Input data –
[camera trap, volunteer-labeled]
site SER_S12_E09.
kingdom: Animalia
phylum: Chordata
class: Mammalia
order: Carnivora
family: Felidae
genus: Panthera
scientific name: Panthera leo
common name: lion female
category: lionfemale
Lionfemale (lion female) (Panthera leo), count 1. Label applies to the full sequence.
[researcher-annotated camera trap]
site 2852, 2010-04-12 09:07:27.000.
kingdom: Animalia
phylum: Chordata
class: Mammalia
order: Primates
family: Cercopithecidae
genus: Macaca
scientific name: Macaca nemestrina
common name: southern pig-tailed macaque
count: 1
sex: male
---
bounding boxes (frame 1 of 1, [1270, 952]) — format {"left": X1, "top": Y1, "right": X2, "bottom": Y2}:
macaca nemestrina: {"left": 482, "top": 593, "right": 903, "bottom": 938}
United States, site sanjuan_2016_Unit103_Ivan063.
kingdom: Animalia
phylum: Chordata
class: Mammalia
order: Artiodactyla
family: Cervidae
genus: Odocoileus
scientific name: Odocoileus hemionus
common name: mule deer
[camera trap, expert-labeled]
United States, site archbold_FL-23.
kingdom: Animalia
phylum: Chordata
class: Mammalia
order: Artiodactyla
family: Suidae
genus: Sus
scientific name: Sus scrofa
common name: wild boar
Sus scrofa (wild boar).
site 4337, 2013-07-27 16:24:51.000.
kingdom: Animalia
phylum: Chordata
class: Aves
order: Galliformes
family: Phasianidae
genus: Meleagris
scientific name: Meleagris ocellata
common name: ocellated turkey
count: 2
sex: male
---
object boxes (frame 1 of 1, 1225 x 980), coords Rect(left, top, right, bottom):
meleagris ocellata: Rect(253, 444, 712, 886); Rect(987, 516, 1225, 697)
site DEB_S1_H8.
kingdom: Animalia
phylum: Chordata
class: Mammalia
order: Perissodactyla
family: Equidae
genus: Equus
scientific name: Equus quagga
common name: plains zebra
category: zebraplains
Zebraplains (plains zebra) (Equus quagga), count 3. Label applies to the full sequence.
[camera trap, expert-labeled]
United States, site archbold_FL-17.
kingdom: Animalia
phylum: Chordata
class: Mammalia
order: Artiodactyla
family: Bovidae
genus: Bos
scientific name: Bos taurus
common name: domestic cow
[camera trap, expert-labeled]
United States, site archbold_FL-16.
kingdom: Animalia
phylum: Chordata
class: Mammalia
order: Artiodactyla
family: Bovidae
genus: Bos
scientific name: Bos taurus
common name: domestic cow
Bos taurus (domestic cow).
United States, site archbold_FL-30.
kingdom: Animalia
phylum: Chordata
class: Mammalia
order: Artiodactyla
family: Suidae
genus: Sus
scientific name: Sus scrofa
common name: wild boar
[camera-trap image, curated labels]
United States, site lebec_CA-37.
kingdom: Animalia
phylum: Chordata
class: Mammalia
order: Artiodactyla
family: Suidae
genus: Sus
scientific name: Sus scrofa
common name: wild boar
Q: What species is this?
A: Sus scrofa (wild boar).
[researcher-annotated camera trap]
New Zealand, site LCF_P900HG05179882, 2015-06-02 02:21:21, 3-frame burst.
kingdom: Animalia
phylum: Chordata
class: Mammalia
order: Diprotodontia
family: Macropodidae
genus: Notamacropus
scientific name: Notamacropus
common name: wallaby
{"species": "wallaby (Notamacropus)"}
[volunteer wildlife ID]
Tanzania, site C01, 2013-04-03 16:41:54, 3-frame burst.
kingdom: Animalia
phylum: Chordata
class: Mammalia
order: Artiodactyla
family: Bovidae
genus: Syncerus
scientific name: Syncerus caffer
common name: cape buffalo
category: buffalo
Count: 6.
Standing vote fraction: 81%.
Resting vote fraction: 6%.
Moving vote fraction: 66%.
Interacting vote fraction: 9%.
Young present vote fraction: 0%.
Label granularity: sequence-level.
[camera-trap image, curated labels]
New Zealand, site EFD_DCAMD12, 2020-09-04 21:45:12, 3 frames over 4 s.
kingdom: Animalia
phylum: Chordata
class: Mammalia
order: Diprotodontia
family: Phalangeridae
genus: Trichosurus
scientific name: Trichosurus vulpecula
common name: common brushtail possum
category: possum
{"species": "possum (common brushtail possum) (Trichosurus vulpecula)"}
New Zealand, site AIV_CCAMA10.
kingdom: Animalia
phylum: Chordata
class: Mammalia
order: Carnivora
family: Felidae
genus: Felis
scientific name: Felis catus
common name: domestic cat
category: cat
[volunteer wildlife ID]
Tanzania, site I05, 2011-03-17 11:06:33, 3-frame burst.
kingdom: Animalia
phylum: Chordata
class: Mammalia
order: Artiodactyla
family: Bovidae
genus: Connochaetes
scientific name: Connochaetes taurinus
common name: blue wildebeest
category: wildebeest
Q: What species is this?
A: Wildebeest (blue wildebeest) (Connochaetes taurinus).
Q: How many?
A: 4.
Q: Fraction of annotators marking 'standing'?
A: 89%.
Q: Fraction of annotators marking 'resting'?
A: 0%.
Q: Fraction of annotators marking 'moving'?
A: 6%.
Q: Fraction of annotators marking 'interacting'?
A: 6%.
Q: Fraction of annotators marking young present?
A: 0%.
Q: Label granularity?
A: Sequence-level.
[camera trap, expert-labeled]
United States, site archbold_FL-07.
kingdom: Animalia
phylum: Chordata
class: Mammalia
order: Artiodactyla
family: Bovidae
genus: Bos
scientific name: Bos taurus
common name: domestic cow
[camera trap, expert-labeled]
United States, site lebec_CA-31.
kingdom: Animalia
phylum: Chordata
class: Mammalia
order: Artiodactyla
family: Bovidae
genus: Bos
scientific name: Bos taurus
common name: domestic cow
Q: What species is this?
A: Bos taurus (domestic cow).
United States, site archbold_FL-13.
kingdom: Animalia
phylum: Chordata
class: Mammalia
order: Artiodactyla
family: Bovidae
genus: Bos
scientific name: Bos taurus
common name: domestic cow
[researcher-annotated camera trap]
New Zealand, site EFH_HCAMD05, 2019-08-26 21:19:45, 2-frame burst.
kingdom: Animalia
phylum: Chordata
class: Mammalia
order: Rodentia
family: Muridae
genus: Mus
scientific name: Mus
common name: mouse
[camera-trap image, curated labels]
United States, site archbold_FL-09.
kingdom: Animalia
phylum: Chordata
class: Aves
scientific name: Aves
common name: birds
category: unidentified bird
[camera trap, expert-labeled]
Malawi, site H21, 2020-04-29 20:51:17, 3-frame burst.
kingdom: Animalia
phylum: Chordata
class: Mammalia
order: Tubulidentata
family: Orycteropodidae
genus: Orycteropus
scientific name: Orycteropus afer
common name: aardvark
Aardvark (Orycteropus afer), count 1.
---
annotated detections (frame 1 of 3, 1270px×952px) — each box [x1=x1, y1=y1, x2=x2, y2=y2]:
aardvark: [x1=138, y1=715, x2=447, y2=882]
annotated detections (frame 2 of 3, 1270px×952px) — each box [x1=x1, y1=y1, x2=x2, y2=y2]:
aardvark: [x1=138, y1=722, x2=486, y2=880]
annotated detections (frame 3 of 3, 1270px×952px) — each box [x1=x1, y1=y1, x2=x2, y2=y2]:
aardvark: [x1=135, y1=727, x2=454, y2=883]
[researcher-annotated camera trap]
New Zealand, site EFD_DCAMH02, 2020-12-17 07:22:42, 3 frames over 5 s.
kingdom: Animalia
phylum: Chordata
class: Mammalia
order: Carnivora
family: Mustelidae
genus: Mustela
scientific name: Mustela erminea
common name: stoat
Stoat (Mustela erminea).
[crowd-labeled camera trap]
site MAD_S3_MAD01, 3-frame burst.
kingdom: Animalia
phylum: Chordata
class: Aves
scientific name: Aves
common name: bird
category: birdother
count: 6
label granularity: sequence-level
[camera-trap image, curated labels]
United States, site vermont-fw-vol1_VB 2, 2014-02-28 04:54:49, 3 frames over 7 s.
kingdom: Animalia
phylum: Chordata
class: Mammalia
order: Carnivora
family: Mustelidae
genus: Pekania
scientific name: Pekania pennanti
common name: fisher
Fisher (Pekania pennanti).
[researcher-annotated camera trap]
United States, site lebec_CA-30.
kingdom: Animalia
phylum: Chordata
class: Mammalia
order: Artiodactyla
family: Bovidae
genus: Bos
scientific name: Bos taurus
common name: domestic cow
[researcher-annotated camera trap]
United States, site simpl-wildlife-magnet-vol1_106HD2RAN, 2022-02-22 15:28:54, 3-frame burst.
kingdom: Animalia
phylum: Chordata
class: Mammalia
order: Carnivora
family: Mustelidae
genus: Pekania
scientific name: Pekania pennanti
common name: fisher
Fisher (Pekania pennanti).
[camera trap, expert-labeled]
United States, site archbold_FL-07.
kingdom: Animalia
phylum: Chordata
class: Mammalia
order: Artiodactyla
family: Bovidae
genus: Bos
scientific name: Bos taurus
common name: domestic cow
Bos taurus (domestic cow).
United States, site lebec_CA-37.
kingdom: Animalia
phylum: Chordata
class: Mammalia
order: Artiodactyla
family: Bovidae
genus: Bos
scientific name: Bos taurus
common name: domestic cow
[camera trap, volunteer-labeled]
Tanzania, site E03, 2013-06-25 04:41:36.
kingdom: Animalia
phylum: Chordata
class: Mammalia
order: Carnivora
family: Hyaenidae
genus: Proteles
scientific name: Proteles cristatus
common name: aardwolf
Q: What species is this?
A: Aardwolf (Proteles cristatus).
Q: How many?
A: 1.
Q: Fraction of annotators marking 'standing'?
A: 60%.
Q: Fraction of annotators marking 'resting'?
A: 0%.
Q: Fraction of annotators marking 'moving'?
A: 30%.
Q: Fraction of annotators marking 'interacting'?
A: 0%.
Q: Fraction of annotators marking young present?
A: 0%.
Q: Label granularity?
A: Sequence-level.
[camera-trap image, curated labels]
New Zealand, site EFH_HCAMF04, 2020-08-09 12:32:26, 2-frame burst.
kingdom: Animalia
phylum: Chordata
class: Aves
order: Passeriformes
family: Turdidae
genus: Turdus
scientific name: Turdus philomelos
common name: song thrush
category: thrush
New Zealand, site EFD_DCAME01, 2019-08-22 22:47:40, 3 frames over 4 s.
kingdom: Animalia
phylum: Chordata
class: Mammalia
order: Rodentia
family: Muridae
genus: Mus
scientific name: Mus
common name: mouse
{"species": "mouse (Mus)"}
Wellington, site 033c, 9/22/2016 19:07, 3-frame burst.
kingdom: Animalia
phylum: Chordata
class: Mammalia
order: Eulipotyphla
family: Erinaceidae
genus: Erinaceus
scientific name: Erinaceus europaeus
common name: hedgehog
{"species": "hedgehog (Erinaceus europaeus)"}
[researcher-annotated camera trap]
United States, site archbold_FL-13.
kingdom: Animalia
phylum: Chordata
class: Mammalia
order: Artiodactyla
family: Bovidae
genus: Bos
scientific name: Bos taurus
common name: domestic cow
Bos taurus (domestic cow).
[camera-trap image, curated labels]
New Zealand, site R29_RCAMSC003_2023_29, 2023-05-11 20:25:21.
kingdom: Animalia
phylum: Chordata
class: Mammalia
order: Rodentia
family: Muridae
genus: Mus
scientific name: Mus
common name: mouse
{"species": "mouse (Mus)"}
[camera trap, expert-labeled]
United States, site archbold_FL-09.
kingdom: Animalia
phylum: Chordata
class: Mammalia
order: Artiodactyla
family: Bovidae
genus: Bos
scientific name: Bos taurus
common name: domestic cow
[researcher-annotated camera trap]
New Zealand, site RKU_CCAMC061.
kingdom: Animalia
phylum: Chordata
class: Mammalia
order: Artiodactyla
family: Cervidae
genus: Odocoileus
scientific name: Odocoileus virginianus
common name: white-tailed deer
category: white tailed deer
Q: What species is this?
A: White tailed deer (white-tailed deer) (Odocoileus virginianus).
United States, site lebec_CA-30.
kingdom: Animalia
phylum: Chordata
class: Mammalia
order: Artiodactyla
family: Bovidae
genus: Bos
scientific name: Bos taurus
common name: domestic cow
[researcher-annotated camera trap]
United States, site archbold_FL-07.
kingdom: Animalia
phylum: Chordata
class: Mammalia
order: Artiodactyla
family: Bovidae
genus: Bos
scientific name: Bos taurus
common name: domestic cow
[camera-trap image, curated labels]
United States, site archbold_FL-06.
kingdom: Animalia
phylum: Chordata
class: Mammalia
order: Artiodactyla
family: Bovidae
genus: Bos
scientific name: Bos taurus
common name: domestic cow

Your instructions –
For each line in the entries that holds "over", return that line.

Exercise output –
New Zealand, site EFD_DCAMD12, 2020-09-04 21:45:12, 3 frames over 4 s.
New Zealand, site EFD_DCAMH02, 2020-12-17 07:22:42, 3 frames over 5 s.
United States, site vermont-fw-vol1_VB 2, 2014-02-28 04:54:49, 3 frames over 7 s.
New Zealand, site EFD_DCAME01, 2019-08-22 22:47:40, 3 frames over 4 s.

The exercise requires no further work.